Die kaputte politische Debatte: Wie das Internet Teil des Problems und Teil der Lösung ist

Sehenswerter Vortrag von Ingrid Brodnig: "Lügenpresse, Misstrauen, Parallelwelten wie Pegida: Was hat das Internet damit zu tun? Und vor allem: Wie machen wir es besser?"

Ausgangspunkt dieses interessantes ist die Beobachtung, dass in sozialen Medien emotionale, in aggressiv-verletzender Sprache verfasste Beiträge (z.B. im Pegida-Umfeld) mehr Aufmerksamkeit und mehr 'Likes' erhalten als sachliche, moderat vorgetragene Postings. Nicht die inhaltliche Qualität stehe im Vordergrund, sondern eine reißerische, die Gefühlsebene ansprechende Form.
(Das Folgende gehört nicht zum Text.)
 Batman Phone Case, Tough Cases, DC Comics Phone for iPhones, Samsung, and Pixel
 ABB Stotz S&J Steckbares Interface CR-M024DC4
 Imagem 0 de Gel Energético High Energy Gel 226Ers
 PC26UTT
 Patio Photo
Eine Diskussion frei von Beleidigungen und persönlicher Diffamierung werde zunehmend als fade und langweilig empfunden - und demzufolge von vielen ignoriert.
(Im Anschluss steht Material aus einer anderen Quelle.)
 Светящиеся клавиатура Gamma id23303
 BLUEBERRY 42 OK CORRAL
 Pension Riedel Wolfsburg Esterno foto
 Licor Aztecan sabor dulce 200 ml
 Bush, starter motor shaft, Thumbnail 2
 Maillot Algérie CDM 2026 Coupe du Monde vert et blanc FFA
Frau Brodnig stellte bei ihrer journalistischen Arbeit sinngemäß  fest (Sie könne noch so gründlich recherchieren und präzise Information liefern, einen Teil der Internetgemeinde mit einer verbohrten, vorurteilsbehafteten Weltsicht werde sie niemals mehr erreichen.
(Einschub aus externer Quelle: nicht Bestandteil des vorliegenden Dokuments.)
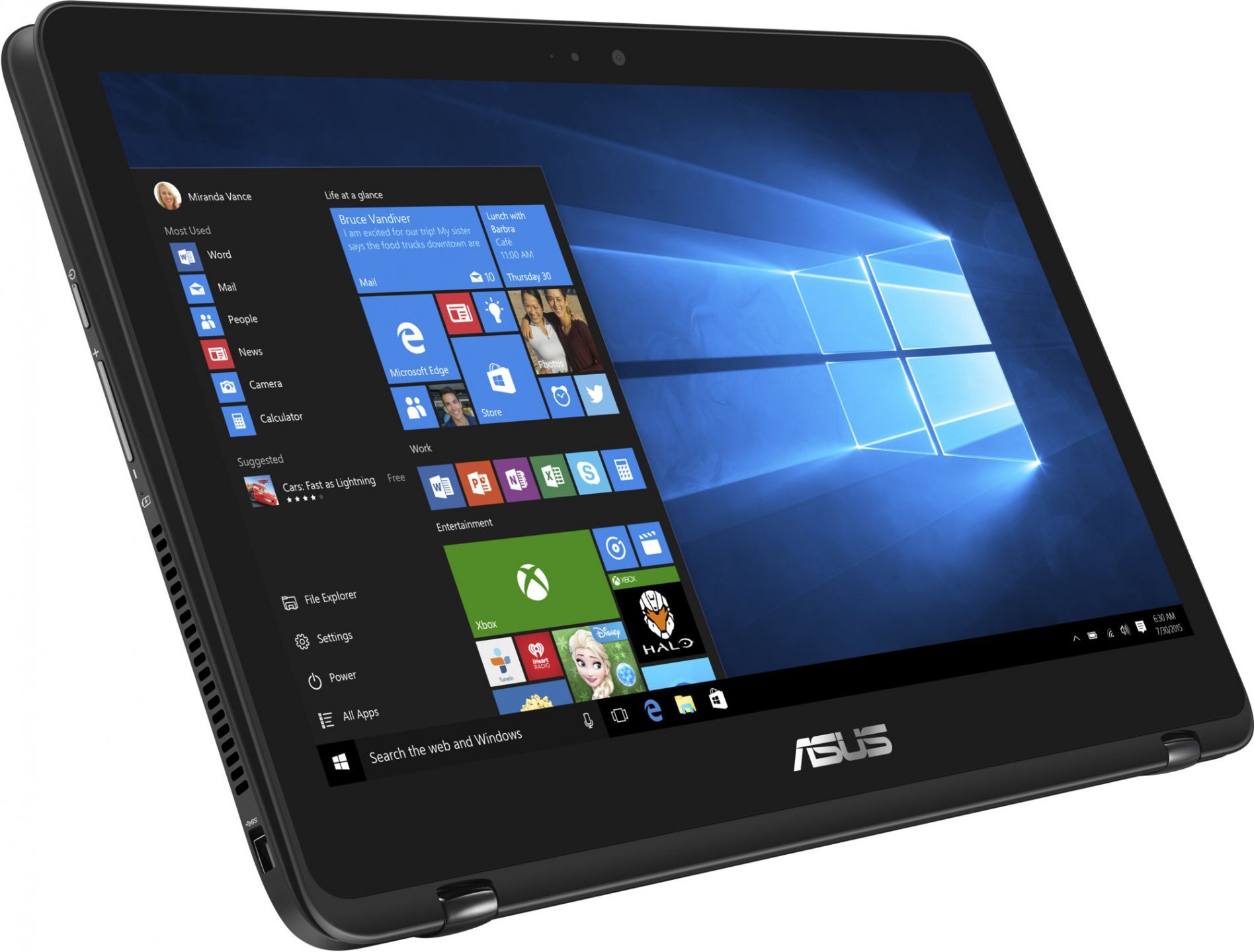 ASUS ZenBook Flip UX360UAK 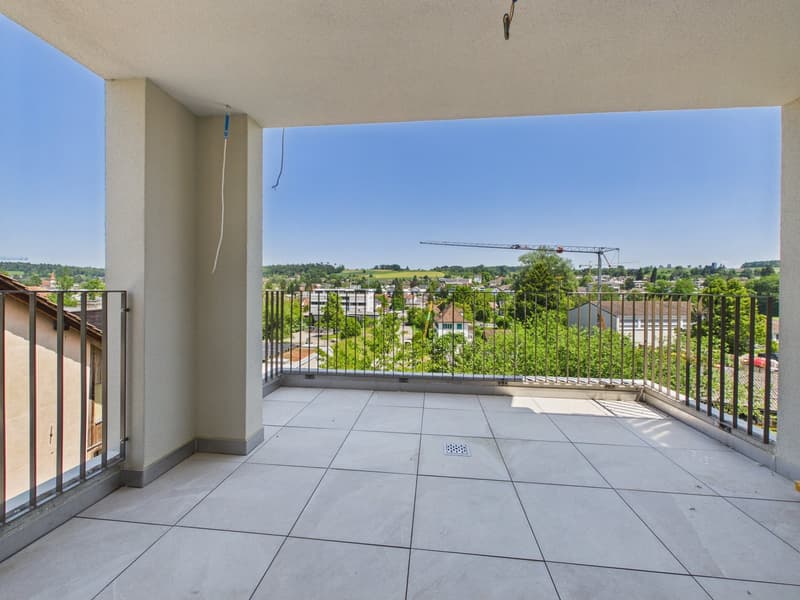 Exclusive new apartment for the first time (9)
Die Journalistin beschränkt sich aber nicht auf die Beschreibung eines Zustandes, den viele von uns sicher nachempfinden können. Vielmehr bietet sie Lösungsvorschläge für journalistisches Arbeiten in online-Medien an, z.B. zur nachvollziehbaren, transparenten Darlegung der Recherche.
"Der Leser muss uns nix, aber auch gar nix glauben - er sollte meinen Text durch Quellenangaben, links etc. nachvollziehen können."

Durch einen mühsamen Prozess zu mehr Transparenz und Nachvollziehbarkeit lasse sich, so Brodnigs Hoffnung, das Internet wieder von einem "Tool des Misstrauens" zu einem "Tool der Aufklärung" transformieren.